Text shown ▸
::::
W3C home > Mailing lists > Public > public-identity@w3.org > December 2011

Re: Key Opacity/Identification Issue - Web Cryptography Charter Updated

From: Stephen Farrell <stephen.farrell@cs.tcd.ie>
Date: Sun, 11 Dec 2011 15:25:41 +0000
Message-ID: <4EE4CB75.9080406@cs.tcd.ie>
To: Tom Ritter <tom@ritter.vg>
CC: Anders Rundgren <anders.rundgren@telia.com>, Harry Halpin <hhalpin@w3.org>, "public-identity@w3.org" <public-identity@w3.org>

Hi Tom,

On 12/11/2011 04:37 AM, Tom Ritter wrote:
> On 9 December 2011 11:41, Stephen Farrell<stephen.farrell@cs.tcd.ie>  wrote:
>> [1] http://tools.ietf.org/html/rfc5705
> I thought I was on board with you Stephen, but after looking over that
> RFC I'm just not getting it.  I'm a bit tired, but even after
> re-reading it a few times... It seems to just provide a RNG accessible
> on the client and server which uses the master secret as a partial
> input seed.  Which is useful, but not what I was thinking of a priori.
::::
Scene-based spatial questions
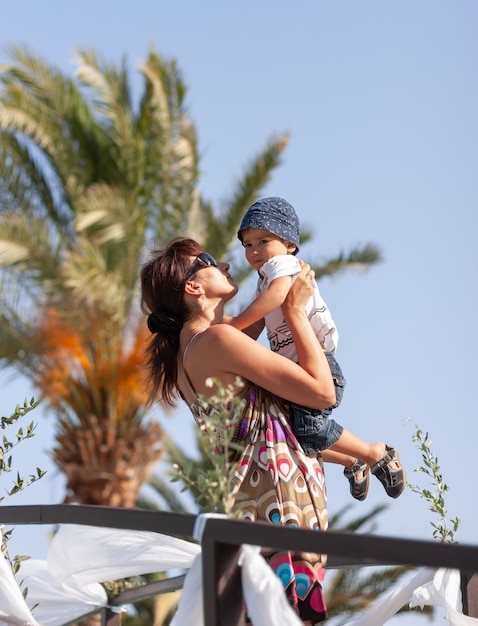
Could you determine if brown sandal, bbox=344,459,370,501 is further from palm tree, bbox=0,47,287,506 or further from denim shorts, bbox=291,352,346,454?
palm tree, bbox=0,47,287,506

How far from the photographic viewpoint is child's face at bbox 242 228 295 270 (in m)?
3.80

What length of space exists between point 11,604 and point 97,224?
11.3 m

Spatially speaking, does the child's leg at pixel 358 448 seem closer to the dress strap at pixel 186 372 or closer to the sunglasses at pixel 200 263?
the dress strap at pixel 186 372

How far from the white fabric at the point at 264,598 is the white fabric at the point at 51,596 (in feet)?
6.56

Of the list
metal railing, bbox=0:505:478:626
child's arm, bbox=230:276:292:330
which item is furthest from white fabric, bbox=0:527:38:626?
child's arm, bbox=230:276:292:330

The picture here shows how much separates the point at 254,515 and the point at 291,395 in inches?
15.2

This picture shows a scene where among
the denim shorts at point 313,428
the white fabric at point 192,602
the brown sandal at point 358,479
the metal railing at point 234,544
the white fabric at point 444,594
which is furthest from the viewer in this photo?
the brown sandal at point 358,479

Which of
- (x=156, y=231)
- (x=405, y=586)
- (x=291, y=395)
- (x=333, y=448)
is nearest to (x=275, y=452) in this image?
(x=291, y=395)

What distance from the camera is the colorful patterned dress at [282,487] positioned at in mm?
3100

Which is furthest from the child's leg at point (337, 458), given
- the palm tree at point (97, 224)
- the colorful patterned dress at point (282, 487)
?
the palm tree at point (97, 224)

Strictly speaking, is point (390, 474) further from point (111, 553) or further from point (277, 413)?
point (111, 553)

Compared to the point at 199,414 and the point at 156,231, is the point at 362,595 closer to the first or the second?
the point at 156,231

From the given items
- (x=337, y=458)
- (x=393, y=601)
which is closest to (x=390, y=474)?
(x=337, y=458)

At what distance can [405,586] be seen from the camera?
3592 millimetres
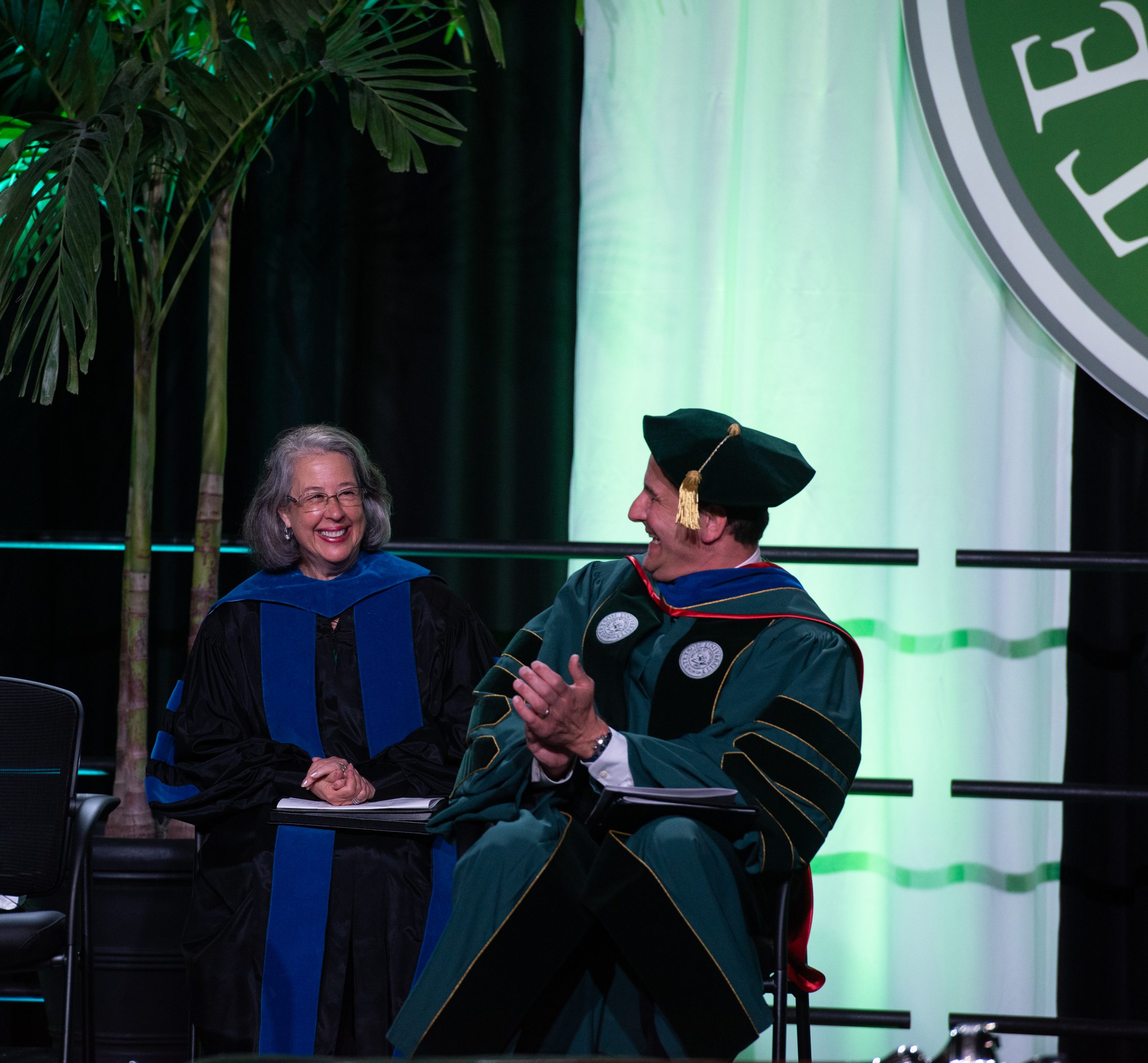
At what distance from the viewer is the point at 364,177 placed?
10.4ft

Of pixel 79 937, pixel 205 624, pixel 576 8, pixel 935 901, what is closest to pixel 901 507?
pixel 935 901

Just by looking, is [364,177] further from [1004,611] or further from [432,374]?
[1004,611]

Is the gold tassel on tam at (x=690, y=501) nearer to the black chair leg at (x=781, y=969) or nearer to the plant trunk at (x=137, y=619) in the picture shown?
the black chair leg at (x=781, y=969)

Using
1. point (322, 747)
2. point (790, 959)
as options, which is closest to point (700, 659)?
point (790, 959)

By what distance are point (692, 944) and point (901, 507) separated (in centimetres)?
148

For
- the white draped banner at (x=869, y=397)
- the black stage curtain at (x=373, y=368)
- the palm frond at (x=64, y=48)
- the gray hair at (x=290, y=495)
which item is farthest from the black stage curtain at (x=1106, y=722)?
the palm frond at (x=64, y=48)

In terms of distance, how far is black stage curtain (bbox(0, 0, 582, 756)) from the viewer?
312 centimetres

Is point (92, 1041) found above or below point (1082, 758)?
below

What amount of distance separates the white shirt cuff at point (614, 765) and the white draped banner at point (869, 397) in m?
1.20

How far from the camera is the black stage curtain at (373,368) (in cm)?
312

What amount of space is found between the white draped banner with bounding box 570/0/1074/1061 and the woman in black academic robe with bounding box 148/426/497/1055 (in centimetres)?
71

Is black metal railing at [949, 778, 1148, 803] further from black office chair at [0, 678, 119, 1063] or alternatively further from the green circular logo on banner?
black office chair at [0, 678, 119, 1063]

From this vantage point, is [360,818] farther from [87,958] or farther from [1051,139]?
[1051,139]

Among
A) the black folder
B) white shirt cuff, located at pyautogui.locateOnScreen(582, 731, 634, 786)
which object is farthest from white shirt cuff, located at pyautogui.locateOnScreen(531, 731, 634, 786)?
the black folder
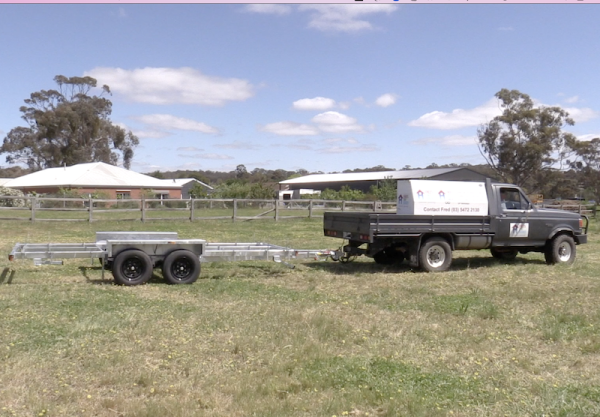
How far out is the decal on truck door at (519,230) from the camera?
44.7ft

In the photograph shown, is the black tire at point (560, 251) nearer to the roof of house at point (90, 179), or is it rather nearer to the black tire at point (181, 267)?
the black tire at point (181, 267)

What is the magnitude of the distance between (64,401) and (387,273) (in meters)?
8.71

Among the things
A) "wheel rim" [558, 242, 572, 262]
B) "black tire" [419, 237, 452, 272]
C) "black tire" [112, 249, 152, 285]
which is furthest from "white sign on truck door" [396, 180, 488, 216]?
"black tire" [112, 249, 152, 285]

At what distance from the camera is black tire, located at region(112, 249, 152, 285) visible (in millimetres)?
10141

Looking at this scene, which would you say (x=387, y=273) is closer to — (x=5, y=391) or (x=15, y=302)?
(x=15, y=302)

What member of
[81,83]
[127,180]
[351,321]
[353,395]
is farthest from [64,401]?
[81,83]

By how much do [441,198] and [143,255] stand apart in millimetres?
6639

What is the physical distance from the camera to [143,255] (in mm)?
10250

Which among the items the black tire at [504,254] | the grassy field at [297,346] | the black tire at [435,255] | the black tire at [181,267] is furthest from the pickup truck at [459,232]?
the black tire at [181,267]

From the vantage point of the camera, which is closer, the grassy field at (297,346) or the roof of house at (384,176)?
the grassy field at (297,346)

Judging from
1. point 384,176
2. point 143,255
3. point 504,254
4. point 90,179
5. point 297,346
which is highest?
point 384,176

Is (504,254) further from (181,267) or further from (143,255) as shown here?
(143,255)

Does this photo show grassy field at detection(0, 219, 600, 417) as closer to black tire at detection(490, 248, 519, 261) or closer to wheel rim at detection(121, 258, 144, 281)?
wheel rim at detection(121, 258, 144, 281)

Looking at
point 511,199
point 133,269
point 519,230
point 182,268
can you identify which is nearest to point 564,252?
point 519,230
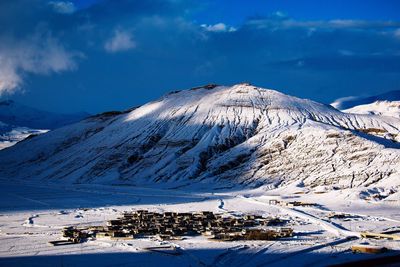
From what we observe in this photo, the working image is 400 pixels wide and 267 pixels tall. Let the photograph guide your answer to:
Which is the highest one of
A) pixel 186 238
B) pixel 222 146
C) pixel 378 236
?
pixel 222 146

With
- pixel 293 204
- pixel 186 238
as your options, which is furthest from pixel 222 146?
pixel 186 238

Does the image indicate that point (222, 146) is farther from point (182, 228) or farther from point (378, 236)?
point (378, 236)

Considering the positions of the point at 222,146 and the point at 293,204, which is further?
the point at 222,146

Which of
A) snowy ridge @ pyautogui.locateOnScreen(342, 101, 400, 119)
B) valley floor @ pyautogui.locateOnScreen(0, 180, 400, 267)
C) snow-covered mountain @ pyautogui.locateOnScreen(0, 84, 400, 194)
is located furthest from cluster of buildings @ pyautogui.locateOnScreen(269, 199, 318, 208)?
snowy ridge @ pyautogui.locateOnScreen(342, 101, 400, 119)

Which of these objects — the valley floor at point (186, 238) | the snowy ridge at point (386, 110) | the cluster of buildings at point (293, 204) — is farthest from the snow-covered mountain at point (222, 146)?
the snowy ridge at point (386, 110)

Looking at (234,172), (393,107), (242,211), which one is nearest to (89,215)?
(242,211)

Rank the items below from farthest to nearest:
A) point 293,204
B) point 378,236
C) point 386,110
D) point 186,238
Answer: point 386,110
point 293,204
point 378,236
point 186,238

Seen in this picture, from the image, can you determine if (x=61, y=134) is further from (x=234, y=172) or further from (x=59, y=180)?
(x=234, y=172)

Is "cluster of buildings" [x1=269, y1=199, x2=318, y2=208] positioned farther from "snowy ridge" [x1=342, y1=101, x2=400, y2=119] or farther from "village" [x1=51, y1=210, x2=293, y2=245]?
"snowy ridge" [x1=342, y1=101, x2=400, y2=119]
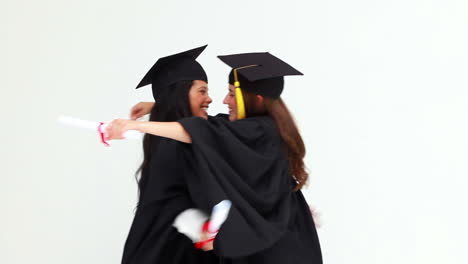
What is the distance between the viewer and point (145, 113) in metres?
4.23

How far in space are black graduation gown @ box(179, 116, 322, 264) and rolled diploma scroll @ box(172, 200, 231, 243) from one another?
0.11 feet

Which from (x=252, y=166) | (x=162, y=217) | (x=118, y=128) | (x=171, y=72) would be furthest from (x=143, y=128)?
(x=171, y=72)

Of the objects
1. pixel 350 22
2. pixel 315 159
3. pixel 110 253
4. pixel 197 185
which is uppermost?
pixel 350 22

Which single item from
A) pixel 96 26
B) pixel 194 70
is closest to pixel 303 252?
pixel 194 70

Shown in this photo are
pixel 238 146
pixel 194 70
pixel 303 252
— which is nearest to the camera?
pixel 238 146

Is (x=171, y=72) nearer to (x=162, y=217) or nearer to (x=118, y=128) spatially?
(x=162, y=217)

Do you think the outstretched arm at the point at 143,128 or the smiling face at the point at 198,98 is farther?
the smiling face at the point at 198,98

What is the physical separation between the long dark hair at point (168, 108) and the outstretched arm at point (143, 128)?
0.78 m

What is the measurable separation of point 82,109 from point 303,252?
2772mm

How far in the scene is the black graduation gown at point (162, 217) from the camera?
3.74 meters

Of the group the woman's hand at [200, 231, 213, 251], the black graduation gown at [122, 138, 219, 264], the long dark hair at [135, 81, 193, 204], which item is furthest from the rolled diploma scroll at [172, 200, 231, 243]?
the long dark hair at [135, 81, 193, 204]

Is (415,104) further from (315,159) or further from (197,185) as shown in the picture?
(197,185)

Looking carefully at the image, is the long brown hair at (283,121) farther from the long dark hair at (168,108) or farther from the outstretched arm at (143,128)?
the outstretched arm at (143,128)

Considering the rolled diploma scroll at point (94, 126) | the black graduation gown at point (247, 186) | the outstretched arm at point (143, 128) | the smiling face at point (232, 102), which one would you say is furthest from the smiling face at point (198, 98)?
the rolled diploma scroll at point (94, 126)
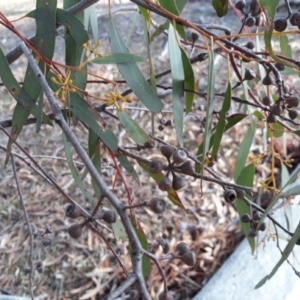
::::
Written request ▸ Please shorten the quoted paragraph in the mailing-list message that begins "I thought I was on board with you Stephen," keeping its main facts.

The answer ▸ The writer thought he agreed with Stephen. After reading the RFC several times while tired, though, he still doesn't get it. It seems only to provide a client- and server-accessible RNG seeded partly by the master secret. That is useful, but it isn't what he had in mind beforehand.